- STATED PROBLEM
Answer these questions using the session description on Swift actors below:
1. According to the description, when do data races occur?
2. What is the main actor said to ensure?
3. Which session does the description recommend watching first?

- EXTRACT TO READ

========================================================================

Written by Federico Zanetello

Description: Data races occur when two separate threads concurrently access the same mutable state. They are trivial to construct, but are notoriously hard to debug. Discover how you can stop these data races in their tracks with Swift actors, which help synchronize access to data in your code. Discover how actors work and how to share values between them. Learn about how actor isolation affects protocol conformances. And finally, meet the main actor, a new way of ensuring that your code always runs on the main thread when needed. To get the most out of this session, we recommend first watching “Meet async/await in Swift.”

========================================================================

[Records excerpted from a collection]
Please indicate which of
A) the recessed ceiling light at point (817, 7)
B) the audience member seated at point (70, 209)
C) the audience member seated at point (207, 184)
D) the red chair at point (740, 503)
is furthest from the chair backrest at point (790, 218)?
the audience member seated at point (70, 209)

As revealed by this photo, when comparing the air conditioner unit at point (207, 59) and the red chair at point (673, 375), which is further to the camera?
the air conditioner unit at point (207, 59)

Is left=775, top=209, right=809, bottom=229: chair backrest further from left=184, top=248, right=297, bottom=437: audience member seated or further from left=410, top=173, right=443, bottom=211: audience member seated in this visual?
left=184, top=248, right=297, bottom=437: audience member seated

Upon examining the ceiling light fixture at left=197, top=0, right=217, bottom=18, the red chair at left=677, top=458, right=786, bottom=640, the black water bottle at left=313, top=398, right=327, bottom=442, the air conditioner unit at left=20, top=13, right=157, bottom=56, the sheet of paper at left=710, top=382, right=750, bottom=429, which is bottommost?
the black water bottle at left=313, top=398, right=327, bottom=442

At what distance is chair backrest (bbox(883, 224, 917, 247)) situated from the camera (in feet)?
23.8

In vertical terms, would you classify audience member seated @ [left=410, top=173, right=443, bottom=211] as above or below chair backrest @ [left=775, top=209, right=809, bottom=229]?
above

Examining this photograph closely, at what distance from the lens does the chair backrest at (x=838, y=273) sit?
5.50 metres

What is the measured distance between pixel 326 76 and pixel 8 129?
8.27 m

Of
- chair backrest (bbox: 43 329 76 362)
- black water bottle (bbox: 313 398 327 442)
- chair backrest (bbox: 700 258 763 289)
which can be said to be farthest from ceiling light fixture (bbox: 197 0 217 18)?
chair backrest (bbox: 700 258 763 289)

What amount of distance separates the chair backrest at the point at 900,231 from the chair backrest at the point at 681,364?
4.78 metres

========================================================================

- PROBLEM SOLUTION
1. When two separate threads concurrently access the same mutable state.
2. That your code always runs on the main thread when needed.
3. “Meet async/await in Swift.”